As mortes deste fim de semana, após os temporais que atingiram principalmente a Região Metropolitana do Recife e a Zona da Mata, têm relação direta com as políticas de planejamento urbano, uso do solo e habitação das cidades. E não apenas isso: a falta de estratégias e de investimentos para lidar com as mudanças climáticas, que, ano a ano, reservam cenários ainda mais extremos. Até o fechamento desta reportagem, foram contabilizadas 93 mortes e aproximadamente 5 mil pessoas desabrigadas em Pernambuco. Ao menos 26 ainda estão desaparecidas. Essas perdas, todas em áreas vulneráveis, ocupadas por uma maioria negra, não são consequência apenas dos elevados índices pluviométricos.

Está no relatório do Painel Intergovernamental das Mudanças Climáticas (IPCC, sigla em inglês), da Organização das Nações Unidas (ONU): Recife é a capital mais ameaçada do Brasil e a 16ª cidade mais ameaçada do mundo pelas mudanças climáticas com o aumento do nível do mar. Em vez de ações e investimentos para mitigação e adaptação, o que tem se visto no Recife – e também em outros municípios metropolitanos – são gestões na contramão do direito à cidade, com poucos recursos destinados a moradia, urbanização de áreas de risco e requalificação das Zonas Especiais de Interesse Social (Zeis).

Enquanto uma pequena parcela da população, formada majoritariamente pela elite branca, usufrui de uma infraestrutura digna e que atrai o mercado imobiliário, a classe trabalhadora mais pobre é empurrada para áreas vulneráveis de morros e encostas, construindo suas casas de forma irregular e em pontos de risco.

Em 2020, uma pesquisa do Instituto Brasileiro de Geografia e Estatística (IBGE) mostrou que Recife é a capital com maior índice de desigualdade do país. Para a diretora da Habitat para a Humanidade Brasil, Socorro Leite, isso se reflete nas condições de moradia da cidade. “O contexto é bem grave. O Recife não tem uma política habitacional que enfrente essa situação de desigualdade em suas diversas necessidades. Não é só construir novas moradias. Muitas comunidades não têm infraestrutura, estão em áreas de risco em que uma ação de mitigação poderia tirá-las do risco. O que temos é um vazio de política habitacional.
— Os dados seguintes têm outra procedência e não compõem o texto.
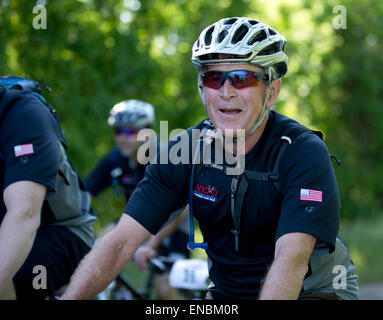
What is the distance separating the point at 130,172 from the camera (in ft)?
20.9

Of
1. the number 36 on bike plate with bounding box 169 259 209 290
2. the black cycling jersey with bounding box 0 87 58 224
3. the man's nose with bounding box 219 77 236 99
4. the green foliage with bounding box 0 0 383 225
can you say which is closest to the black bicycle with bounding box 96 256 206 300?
the number 36 on bike plate with bounding box 169 259 209 290

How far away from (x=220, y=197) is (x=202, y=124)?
536 mm

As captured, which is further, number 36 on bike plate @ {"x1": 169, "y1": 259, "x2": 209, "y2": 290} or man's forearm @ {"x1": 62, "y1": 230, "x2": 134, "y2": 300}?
number 36 on bike plate @ {"x1": 169, "y1": 259, "x2": 209, "y2": 290}

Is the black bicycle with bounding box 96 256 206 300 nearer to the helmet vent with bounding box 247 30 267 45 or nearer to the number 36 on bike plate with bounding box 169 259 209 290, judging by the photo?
the number 36 on bike plate with bounding box 169 259 209 290

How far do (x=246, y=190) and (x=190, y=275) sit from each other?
2005 millimetres

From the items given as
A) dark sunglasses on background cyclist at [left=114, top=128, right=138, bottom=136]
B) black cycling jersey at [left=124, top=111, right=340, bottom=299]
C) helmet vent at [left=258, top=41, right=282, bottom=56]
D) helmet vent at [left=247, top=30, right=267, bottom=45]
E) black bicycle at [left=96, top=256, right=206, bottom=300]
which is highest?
helmet vent at [left=247, top=30, right=267, bottom=45]

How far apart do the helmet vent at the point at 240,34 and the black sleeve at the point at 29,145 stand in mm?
1230

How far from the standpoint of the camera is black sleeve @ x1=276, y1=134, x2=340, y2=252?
283cm

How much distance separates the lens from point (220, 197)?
3168mm

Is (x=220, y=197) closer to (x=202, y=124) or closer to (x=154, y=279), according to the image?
(x=202, y=124)

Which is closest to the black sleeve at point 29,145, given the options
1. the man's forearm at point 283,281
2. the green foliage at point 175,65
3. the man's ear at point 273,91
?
the man's ear at point 273,91

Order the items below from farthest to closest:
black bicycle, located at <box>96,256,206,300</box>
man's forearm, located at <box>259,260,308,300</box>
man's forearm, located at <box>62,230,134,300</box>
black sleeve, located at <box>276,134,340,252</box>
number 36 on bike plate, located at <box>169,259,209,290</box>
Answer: black bicycle, located at <box>96,256,206,300</box>
number 36 on bike plate, located at <box>169,259,209,290</box>
man's forearm, located at <box>62,230,134,300</box>
black sleeve, located at <box>276,134,340,252</box>
man's forearm, located at <box>259,260,308,300</box>

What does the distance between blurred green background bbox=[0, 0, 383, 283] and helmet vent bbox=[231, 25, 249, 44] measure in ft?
6.41

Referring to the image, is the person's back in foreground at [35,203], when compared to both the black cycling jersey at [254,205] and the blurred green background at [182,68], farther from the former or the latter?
the blurred green background at [182,68]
E isso significa condenar à morte parte da população”, avalia.

Socorro também critica a falta de uma política de ação emergencial: “Não tem um desenho de monitoramento e de uma resposta a um desastre, como locais adequados para receber as famílias e um auxílio que viabilizasse o aluguel de uma moradia em outro lugar. O auxílio moradia do Recife é de R$ 200 e isso não dá para alugar nem um barraco. Não temos atenção nem para as emergências, quanto mais para as questões estruturadoras, como a contenção de encostas e a construção de novas moradias em locais seguros. É algo generalizado na região metropolitana”.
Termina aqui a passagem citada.